## begin

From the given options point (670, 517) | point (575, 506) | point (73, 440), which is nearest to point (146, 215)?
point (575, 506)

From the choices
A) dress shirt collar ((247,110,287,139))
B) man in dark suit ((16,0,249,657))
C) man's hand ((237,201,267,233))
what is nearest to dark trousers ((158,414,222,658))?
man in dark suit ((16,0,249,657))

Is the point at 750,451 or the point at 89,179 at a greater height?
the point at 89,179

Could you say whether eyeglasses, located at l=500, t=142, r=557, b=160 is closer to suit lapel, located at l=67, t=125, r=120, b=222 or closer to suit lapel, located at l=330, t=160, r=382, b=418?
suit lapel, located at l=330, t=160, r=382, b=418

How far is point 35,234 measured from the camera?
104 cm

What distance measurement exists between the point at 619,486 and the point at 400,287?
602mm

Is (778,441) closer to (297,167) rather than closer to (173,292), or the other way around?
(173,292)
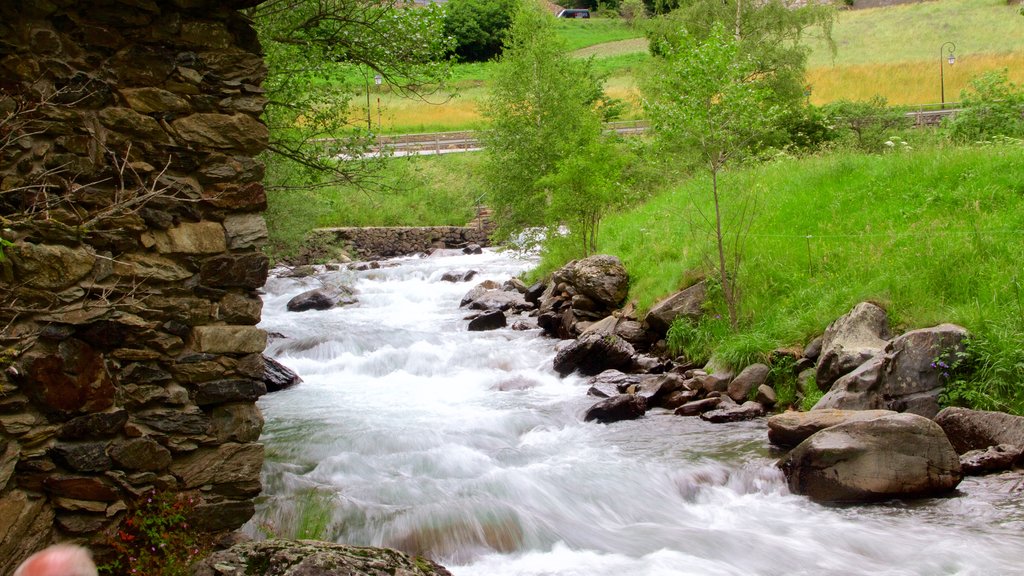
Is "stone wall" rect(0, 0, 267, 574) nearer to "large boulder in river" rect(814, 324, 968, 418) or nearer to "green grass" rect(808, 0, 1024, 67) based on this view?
"large boulder in river" rect(814, 324, 968, 418)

## end

• TASK REQUIREMENTS:
Render every line of the records above as a numbered list, leaving out the blank lines and the picture.

• RESULT FOR THIS TASK:
1. From the given options point (670, 517) | point (575, 506) | point (73, 440), which is nearest to point (146, 215)?
2. point (575, 506)
3. From the choices
4. A) dress shirt collar ((247,110,287,139))
5. B) man in dark suit ((16,0,249,657))
6. C) man's hand ((237,201,267,233))
7. what is nearest to dark trousers ((158,414,222,658))?
8. man in dark suit ((16,0,249,657))
9. Is the point at 750,451 or the point at 89,179 at a greater height?
10. the point at 89,179
11. Could you say whether eyeglasses, located at l=500, t=142, r=557, b=160 is closer to suit lapel, located at l=67, t=125, r=120, b=222 or closer to suit lapel, located at l=330, t=160, r=382, b=418?
12. suit lapel, located at l=330, t=160, r=382, b=418
13. How far is point 35,234 measured from the camera?
14. 104 cm
15. What distance measurement exists between the point at 619,486 and the point at 400,287?
16. 602mm
17. Is (778,441) closer to (297,167) rather than closer to (173,292), or the other way around?
18. (173,292)
19. Is "stone wall" rect(0, 0, 267, 574) nearer to "large boulder in river" rect(814, 324, 968, 418) or nearer to "green grass" rect(808, 0, 1024, 67) based on this view?
20. "large boulder in river" rect(814, 324, 968, 418)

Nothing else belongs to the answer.